Despite its name, the Nest Audio is not a smart thermostat. Instead, Google has adopted the name of the thermostat company it bought for $3.2 billion in 2014 to use as its home-automation brand. The first thing you’ll notice about the new speaker, which replaces the old Google Home speaker, is the new design. Like last year’s Nest Mini, it’s more of a soft, pastel fabric pebble than the original Home speaker, which had more of a vase/high-school geometry diagram vibe. In fact, seen from a certain angle, it looks just like Apple’s HomePod. It’s just way, way cheaper.
What’s New With Nest Audio?
According to Google’s blog post, the main new feature of the Nest Audio is that it sounds great. It’s 75% louder, and has “50% stronger bass,” writes Google’s Nest product manager Mark Spates. “Our goal was to ensure that Nest Audio stayed faithful to what the artist intended when they were in the recording studio,” he continues. Call me old-fashioned, but I’m pretty sure very few artists intended their music to share kitchen-counter space with a hipster cake mixer. And I’m almost certain that even cool cats like Billie and Finneas Eilish didn’t mix their songs to be played on a speaker designed to let you “hear the weather forecast over a noisy dishwasher.” Joking aside, that last feature is pretty cool. The Nest Audio has audio processing that can tune itself to whatever you’re listening to. It can optimize itself for music and for spoken-word audio like audiobooks and podcasts. Boosting frequencies to cut through domestic noise is a fantastic feature. Usually, I use my AirPods Pro when I’m doing housework, as they can cut out the noise of my vacuum cleaner/coffee grinder/cake mixer. Having a speaker that achieves an equivalent effect would be pretty rad.
Smart Home
The other big part of a home assistant speaker is the assistant part. Google put the Nest Mini’s machine-learning chip inside the new Nest Audio, which means it can follow a lot of voice-activated commands locally, on the unit itself, instead of sending your commands to Google’s servers to be processed. In practice, that means faster responses. That’s good news for you, and bad news for Apple. Google’s voice-control tech is way, way ahead of Apple’s in terms of speed and accuracy, and this just adds to that lead. On the other hand, Apple’s Siri is way more privacy-focused than Google.
Privacy
The bottom line is that if you have an internet-connected microphone in your home, some of the recordings are uploaded to the internet. The privacy policies of these companies change based on what they’ve most recently been caught doing. Even Apple, the gold standard of customer privacy protection, got busted for letting contractors listen to private recording that included “confidential medical information, drug deals, and recordings of couples having sex,” according to the Guardian.

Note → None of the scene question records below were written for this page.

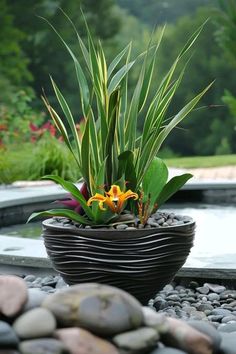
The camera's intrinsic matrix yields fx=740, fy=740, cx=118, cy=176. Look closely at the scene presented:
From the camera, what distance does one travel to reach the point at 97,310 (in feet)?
6.59

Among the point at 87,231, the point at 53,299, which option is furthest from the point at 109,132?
the point at 53,299

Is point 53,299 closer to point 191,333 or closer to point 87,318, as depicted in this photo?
point 87,318

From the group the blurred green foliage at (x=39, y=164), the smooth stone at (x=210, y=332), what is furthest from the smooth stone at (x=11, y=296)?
the blurred green foliage at (x=39, y=164)

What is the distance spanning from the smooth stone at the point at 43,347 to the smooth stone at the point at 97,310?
10cm

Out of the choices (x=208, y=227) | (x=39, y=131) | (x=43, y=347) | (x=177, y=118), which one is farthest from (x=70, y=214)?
(x=39, y=131)

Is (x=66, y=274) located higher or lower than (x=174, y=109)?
higher

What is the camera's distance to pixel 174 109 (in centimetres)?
2716

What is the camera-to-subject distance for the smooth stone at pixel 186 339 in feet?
6.88

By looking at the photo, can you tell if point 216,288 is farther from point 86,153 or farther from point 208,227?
point 208,227

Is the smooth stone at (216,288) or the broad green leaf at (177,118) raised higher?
the broad green leaf at (177,118)

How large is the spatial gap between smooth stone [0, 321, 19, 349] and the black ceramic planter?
1.03 m

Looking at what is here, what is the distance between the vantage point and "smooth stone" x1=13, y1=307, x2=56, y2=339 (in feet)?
6.51

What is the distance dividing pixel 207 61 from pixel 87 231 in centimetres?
2425

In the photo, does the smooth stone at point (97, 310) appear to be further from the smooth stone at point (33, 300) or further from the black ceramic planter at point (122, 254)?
the black ceramic planter at point (122, 254)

Should You Buy the Nest Audio?
If all you need is a good wireless speaker, you might be better off avoiding smart speakers altogether. Then again, at just $100, the Nest Audio actually looks like a great deal on a great-sounding speaker. That’s not to say you can’t use these speakers with other vendors’ services, but it does mean extra hassle. And seeing as smart speakers are all about avoiding pain and embracing convenience even at the expense of privacy, you should probably choose the speaker that fits your current setup. The good news is, this new Google speaker looks gorgeous… and like a really great deal.